Aim of the exercise >> Could every line of the data be printed exactly as it reads?
··· Items ···
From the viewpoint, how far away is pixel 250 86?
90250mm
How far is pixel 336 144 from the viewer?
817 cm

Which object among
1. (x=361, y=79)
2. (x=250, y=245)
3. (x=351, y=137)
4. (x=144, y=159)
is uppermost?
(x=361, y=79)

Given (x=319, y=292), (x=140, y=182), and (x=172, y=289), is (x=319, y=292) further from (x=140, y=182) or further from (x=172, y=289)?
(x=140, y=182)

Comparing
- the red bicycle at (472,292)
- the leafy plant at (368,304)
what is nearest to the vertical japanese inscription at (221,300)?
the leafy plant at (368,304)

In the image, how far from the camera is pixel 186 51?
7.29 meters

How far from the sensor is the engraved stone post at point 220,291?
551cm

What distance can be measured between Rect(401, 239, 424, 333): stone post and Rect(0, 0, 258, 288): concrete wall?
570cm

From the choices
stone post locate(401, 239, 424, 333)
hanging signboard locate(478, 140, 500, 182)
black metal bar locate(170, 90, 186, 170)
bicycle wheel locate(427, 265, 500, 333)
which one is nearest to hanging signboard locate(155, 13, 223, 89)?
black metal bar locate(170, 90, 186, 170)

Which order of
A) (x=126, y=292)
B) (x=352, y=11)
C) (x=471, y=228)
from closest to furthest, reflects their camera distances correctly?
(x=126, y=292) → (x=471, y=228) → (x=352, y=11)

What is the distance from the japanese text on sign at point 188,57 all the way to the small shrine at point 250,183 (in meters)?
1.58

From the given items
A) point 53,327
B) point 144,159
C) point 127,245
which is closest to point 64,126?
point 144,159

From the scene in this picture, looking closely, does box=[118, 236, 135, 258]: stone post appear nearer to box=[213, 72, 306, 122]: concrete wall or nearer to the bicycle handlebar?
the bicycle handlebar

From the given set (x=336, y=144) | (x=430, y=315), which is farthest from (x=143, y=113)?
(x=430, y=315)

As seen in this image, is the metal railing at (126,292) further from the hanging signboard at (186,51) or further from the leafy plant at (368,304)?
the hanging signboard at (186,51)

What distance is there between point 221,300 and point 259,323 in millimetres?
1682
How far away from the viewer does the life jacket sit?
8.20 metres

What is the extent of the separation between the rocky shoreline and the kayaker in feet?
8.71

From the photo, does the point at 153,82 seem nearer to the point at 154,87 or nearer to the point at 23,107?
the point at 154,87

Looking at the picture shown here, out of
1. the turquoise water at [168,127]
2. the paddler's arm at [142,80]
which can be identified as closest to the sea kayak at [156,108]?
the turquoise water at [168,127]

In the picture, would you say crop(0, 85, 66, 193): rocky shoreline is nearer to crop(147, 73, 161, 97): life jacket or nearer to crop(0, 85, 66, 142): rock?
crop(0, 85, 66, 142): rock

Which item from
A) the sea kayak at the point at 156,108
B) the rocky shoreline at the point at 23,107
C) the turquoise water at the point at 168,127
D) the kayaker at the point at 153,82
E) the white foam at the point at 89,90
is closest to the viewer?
···
Worked solution >>
From the viewpoint, how far away is pixel 250 86?
90250mm
How far is pixel 336 144 from the viewer?
817 cm

Which object among
1. (x=361, y=79)
2. (x=250, y=245)
3. (x=351, y=137)
4. (x=144, y=159)
is uppermost?
(x=361, y=79)

Given (x=319, y=292), (x=140, y=182), and (x=172, y=289), is (x=319, y=292) further from (x=140, y=182) or further from (x=172, y=289)?
(x=140, y=182)

Comparing
- the red bicycle at (472,292)
- the leafy plant at (368,304)
what is nearest to the vertical japanese inscription at (221,300)?
the leafy plant at (368,304)

In the image, how far from the camera is pixel 186 51?
7.29 meters

How far from the sensor is the engraved stone post at point 220,291?
551cm

What distance can be measured between Rect(401, 239, 424, 333): stone post and Rect(0, 0, 258, 288): concrete wall?
570cm

From the choices
stone post locate(401, 239, 424, 333)
hanging signboard locate(478, 140, 500, 182)
black metal bar locate(170, 90, 186, 170)
bicycle wheel locate(427, 265, 500, 333)
which one is nearest to hanging signboard locate(155, 13, 223, 89)?
black metal bar locate(170, 90, 186, 170)

Which order of
A) (x=126, y=292)
B) (x=352, y=11)
C) (x=471, y=228)
from closest to furthest, reflects their camera distances correctly?
(x=126, y=292) → (x=471, y=228) → (x=352, y=11)

What is the distance from the japanese text on sign at point 188,57 all the way to the small shrine at point 250,183 (in meters)?
1.58

From the given items
A) point 53,327
B) point 144,159
C) point 127,245
which is closest to point 64,126?
point 144,159

From the scene in this picture, looking closely, does box=[118, 236, 135, 258]: stone post appear nearer to box=[213, 72, 306, 122]: concrete wall or nearer to the bicycle handlebar?
the bicycle handlebar

From the given set (x=336, y=144) | (x=430, y=315), which is farthest from (x=143, y=113)?
(x=430, y=315)

As seen in this image, is the metal railing at (126,292) further from the hanging signboard at (186,51) or further from the leafy plant at (368,304)?
the hanging signboard at (186,51)

What distance is there between point 221,300 and point 259,323 in millimetres?
1682
How far away from the viewer does the life jacket sit?
8.20 metres

What is the extent of the separation between the rocky shoreline and the kayaker in feet?
8.71

From the photo, does the point at 153,82 seem nearer to the point at 154,87 or nearer to the point at 23,107?
the point at 154,87

Looking at the picture shown here, out of
1. the turquoise water at [168,127]
2. the paddler's arm at [142,80]
which can be identified as closest to the sea kayak at [156,108]?
the turquoise water at [168,127]

In the picture, would you say crop(0, 85, 66, 193): rocky shoreline is nearer to crop(147, 73, 161, 97): life jacket or nearer to crop(0, 85, 66, 142): rock?
crop(0, 85, 66, 142): rock

Which item from
A) the sea kayak at the point at 156,108
B) the rocky shoreline at the point at 23,107
C) the turquoise water at the point at 168,127
D) the kayaker at the point at 153,82
E) the white foam at the point at 89,90
is closest to the viewer?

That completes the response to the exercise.